OF SCIENCES OF UKRAINE

My tongue is happy speaking Italian. Interview with Professor Virginia Jewiss

Virginia Jewiss received her PhD in Italian literature from Yale University and taught at Dartmouth College and Trinity College’s Rome campus before returning to Yale, where she is currently Lecturer in the Humanities and Director of the Yale Humanities program in Rome. She has translated the work of numerous Italian authors and film directors, including Roberto Saviano’s Gomorrah, Melania Mazzucco’s Vita, and screenplays for Paolo Sorrentino and Gabriele Salvatores.

-   Professor Virginia, could you please share the story of your journey to become a professional literary translator and your current range of interests?

- I was born in the United States; I grew up in a small town in Connecticut, two hours from New York. I went to university and lived in different places the way Americans tend to do. I became interested in the Italian language on my very first day at the university. I have to say that I had no particular intention of studying Italian; it wasn't on my list of things [to do] at all. I needed to find a job at the university to help my family pay for my studies and because I spoke French, I went to the Romance languages department, where I was hoping I would find a job. Instead, I met a young and absolutely vivacious Italian professor who invited me to her office. She suggested that I could work for her even though the qualifications for the job required more than I knew at that time (for example, typing: this was before the invention of personal computers); certainly I did not speak Italian either. But there was an extraordinary feeling of sympathy between the two of us and the professor hired me anyway. I started helping make the arrangements for the summer program in Florence run by the University of Pennsylvania. My visit to Florence became my first love of the Italian language. As soon as I arrived in Italy, I felt as if I were home, as if I had been there before, as if I must have been an Italian in a previous life. With the encouragement of this professor, I decided to major in Italian, and then eventually, I did a Ph.D. in Italian literature on Dante. 

My academic training is in medieval Italian literature. I wrote a Ph.D. dissertation on the theology of angels and Dante in the Middle Ages. I ended up becoming a translator because of those angels who move quite seamlessly between two different spheres — heaven and earth — and bring with them the sublime and often mysterious communicable messages of God to human beings. Not that I claim angelic status but there's something about moving between these two different realms and making the non-communicable communicable. I think that appealed to me from a theological perspective and also from a practical perspective. My decision to become a professional translator is that Italian chose me and not vice versa. The profession of translation came to me, as it wasn't something that I sought out. The same professor who hired me on my first day of university was someone I went on to work with throughout my graduate career. In fact, after graduate school, when I had already moved to Rome, where I was teaching (where I am right now), she called and asked if I could help with a project that was proving to be quite difficult just in terms of getting everyone on the same page. Yale University (where I got my degree and where she was teaching) had agreed to sponsor a literary festival of the Italian language, contemporary Italian authors who had won The Strega Prize - the most important literary prize in Italy. There were lots of communication issues. Today it would have been much easier with the internet, but at the time, negotiating between a university in the United States and the literary foundation in Italy was not easy. So she asked if I could act as a liaison for these two organizations, and I did. And at a certain point, it occurred to us that none of the works of authors who would be coming to the United States had actually been translated into English.

════════════════════

List every Italian author and film director whose work the interview says Virginia Jewiss has translated.

[Stored data entries]
════════════════════

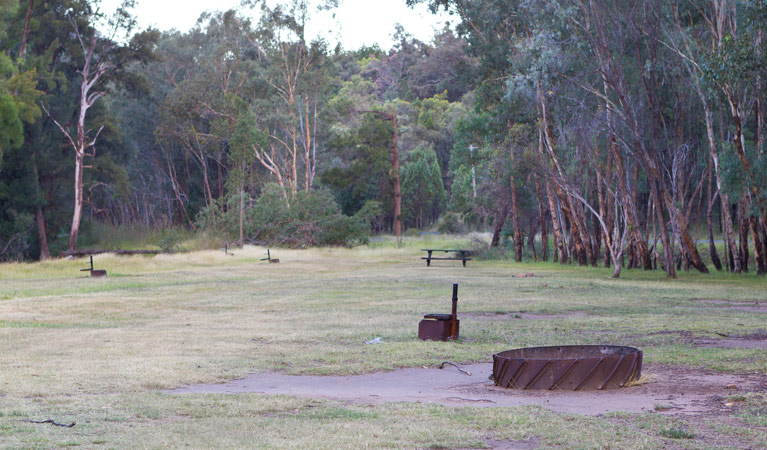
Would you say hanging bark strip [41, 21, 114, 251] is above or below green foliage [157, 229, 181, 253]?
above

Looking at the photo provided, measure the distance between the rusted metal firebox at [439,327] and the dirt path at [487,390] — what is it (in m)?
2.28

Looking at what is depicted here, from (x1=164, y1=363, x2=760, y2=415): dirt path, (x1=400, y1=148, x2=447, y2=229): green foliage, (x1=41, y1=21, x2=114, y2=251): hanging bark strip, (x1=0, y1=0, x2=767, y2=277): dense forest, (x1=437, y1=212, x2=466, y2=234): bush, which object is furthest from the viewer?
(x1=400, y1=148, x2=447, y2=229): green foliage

════════════════════

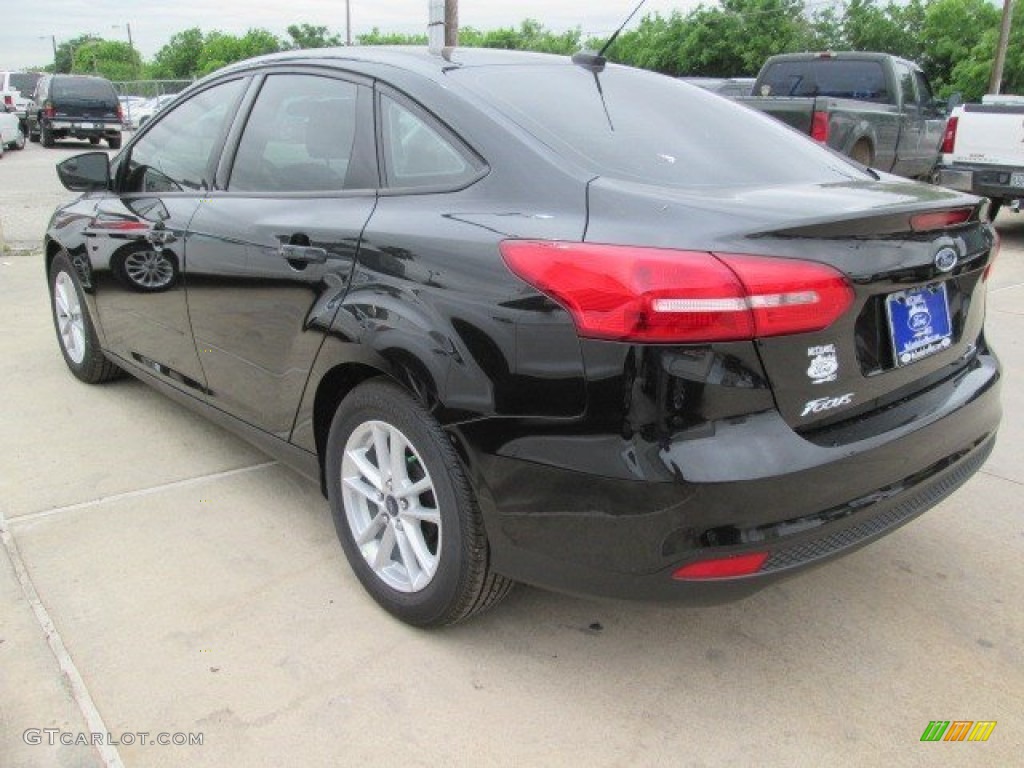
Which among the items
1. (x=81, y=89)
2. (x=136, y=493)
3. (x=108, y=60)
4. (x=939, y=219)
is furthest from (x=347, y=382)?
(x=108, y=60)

════════════════════

**Reply:**
Roberto Saviano, Melania Mazzucco, Paolo Sorrentino, Gabriele Salvatores